Jenny's account of the first two years of marriage cannot be more accurate. I think I may have married her husband's clone, because he would always leave a dirty knife on the kitchen counter I had just wiped down a million times, the bathroom looking like a hurricane just happened to pass through, and dirty glasses everywhere from under the bed to one of my sock drawers.This book had me laughing out loud and looking back on those first two years of marriage with amusement. Definitely a good read, whether you're married, engaged, dating, single, or simply desperate.

Jenny Lee rode the English major book publishing wagon, then jumped into the internet marketing bubble. And as that bubble was deflating, she got hitched, and took good notes on her life as a newlywed. The results are hilarious. In seven chapters (maybe a seven year itch sequel?), each titled for one of the marriage clauses ("for richer or poorer"; "in sickness and health"), Lee recounts the mostly petty, irrational (a.k.a. serious) but funny incidents that make up couplehood. The book opens as the Vera Wang wedding dress comes off and the $500 silk negligee stays on for a whopping span of 3 minutes. After 5 years of dating him and contemplating marriage, kids, and even real estate(!), they're hitched. Now what? A lot of laughing on the reader's part. Her physician husband is mostly oblivious to the things that set her off and the domestic duties she performs. She rents a parking garage for their car, yet unbeknownst to her, he spends 30-90 minutes sometimes circling the block like a vulture, waiting for an on-street space to open. Her husband thinks nothing of circling the block, but can't understand why she would want to go one hour out of the way to purchase a special lipstick. She freaks that he uses gobs of her extremely expensive shampoo, not realizing its cost; but maybe he has a sweet reason for using it. There are fights over Scrabble, orange soda, name changes (change? Hyphen? Slash?) and "what's for dinner?", but the love remains. I wouldn't be surprised to see some scriptwriters lifting incidents from this book for their sitcoms. Essentially this is a very funny owners manual that should be read by all newlyweds and their parents.

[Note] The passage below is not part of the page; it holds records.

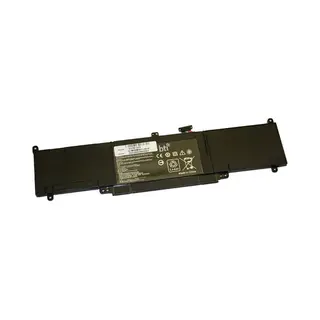 Bti 50Wh 3 cell C31N1339 compatible battery for Asus Zenbook TP300L Zenbook Q302LA Zenbook Q302L Zenbook UX303UB Zenbook UX303LN Zenbook UX303LB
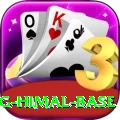 chamlang himal base Pro Edition v1.2.2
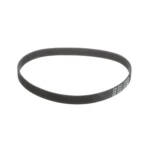 Frigidaire Washer Belt. Part #5304516132
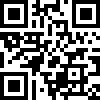 https://isna.ir/xdRzWk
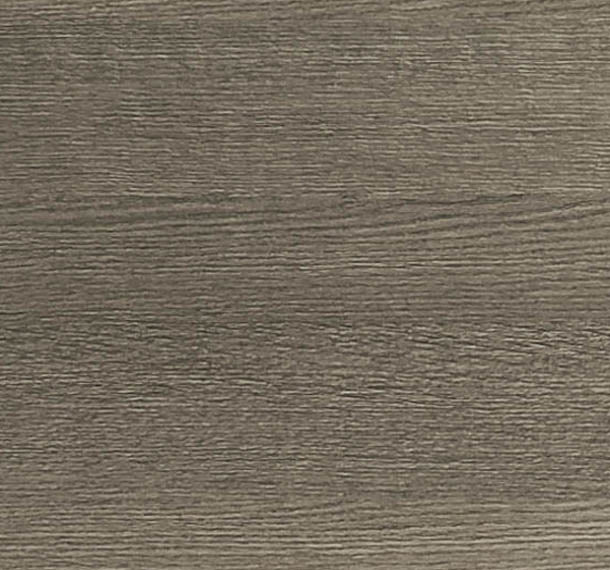 Tivoli Modern Italian Bedroom Set Beds ALF Group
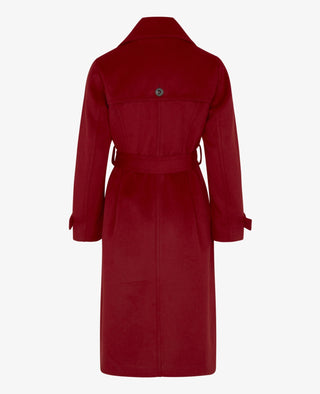CeciliaNN Coat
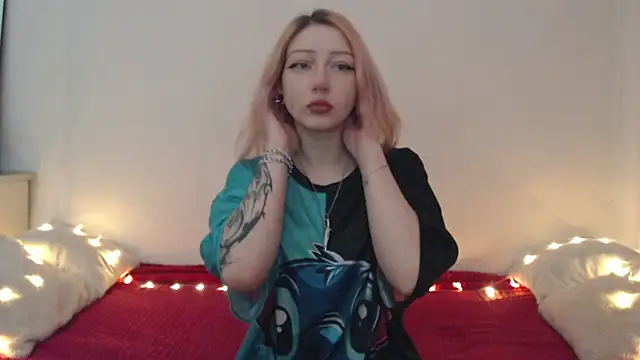 Emily hardcore online show from June 2026 08:54:01 PM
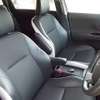 toyota wish 2013 -トヨタ--ｳｨｯｼｭ DBA-ZGE20W--ZGE20-6001220---トヨタ--ｳｨｯｼｭ DBA-ZGE20W--ZGE20-6001220- image 12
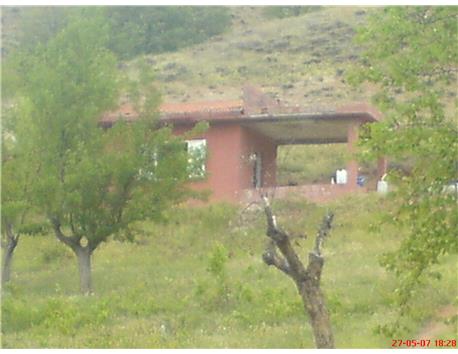 Sahibinden Satılık Bağ; Meyve ağaçlı, Evi olan, Manzara ve Kuş sesleri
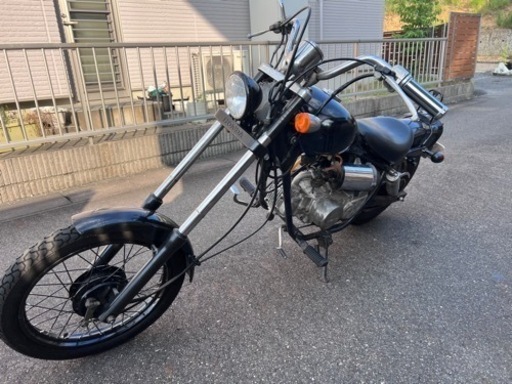 [プロフィール確認して下さい！]✨整備済・実動車・ホンダ・ジャズ50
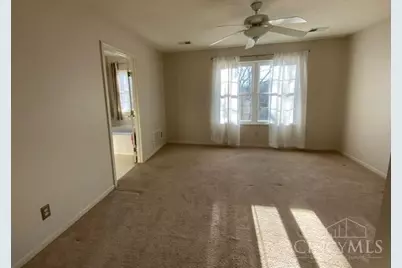 5133 Franklin Park Drive, Mason, OH 45040 - Photo 19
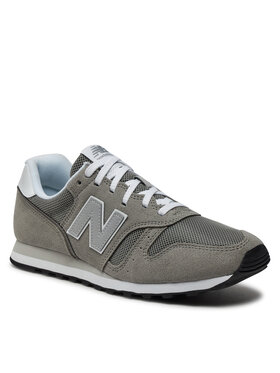 New Balance New Balance Sneakers ML373KG2 Grigio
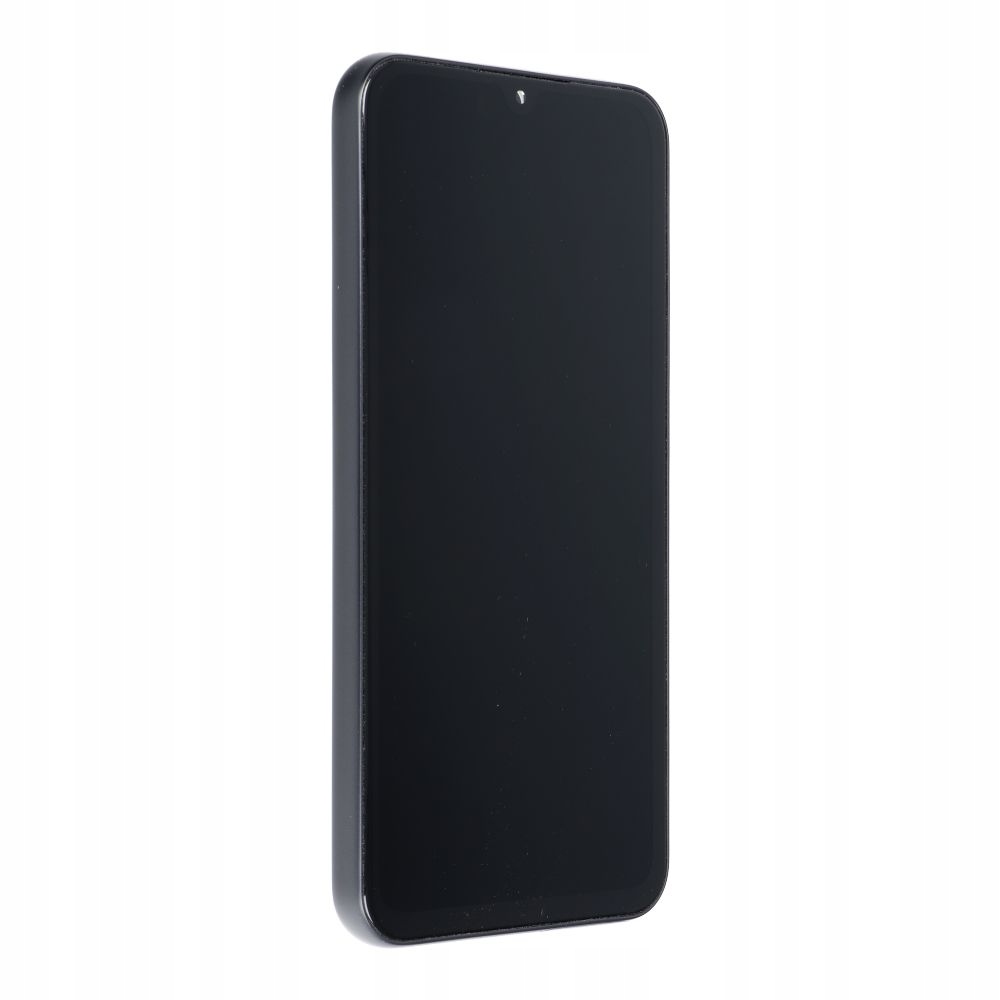 Displej pre Samsung Galaxy A34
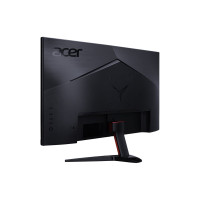 Produktbild för Acer Nitro KG272 M3bmiipx - KG2 Series - LED-skärm - Full HD (1080p) - 27" - HDR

I thought her book was insensitive and terrible, especially the chapter she dedicates to "playing poor" with her husband (trying to make it through the weekend without going to Starbucks too often). And then she has the nerve to complain when her husband (who earns the family income) uses her $100+ bottle of shampoo. Please! She should be sent to the third world, where she can learn about how much REAL women struggle to feed their families and survive a world that does not respect them. This book is not about marriage and unconditional love for another - it's about selfish, ridiculous behavior that only spoiled first worlders could imagine.

Being brand new in the marriage world I have had no idea what's going on. I saw this book and thought the title was interesting so I picked it up. I laughed out loud so much my husband thought I was going nuts. I can completely understand everything Jenny discusses. I can especially relate to "dating" other couples and wondering if they liked you as much as you like them. Will they call? Which couple is the 'guy' and which couple is the 'girl'? And her husband driving around for like 2 hours for a closer parking spot! I live in Arizona where parking is abundant, yet my husband insists on circling around until we find the "perfect" spot. Usually, I can do what needed to be done and home before he even parks! This book is clever, smart and totally relatable. I would suggest giving this to a bride-to-be so they can at least get a little glimpse into life after the dress - even if they don't take it to heart until six or seven months after they've been married and wonder what they were thinking.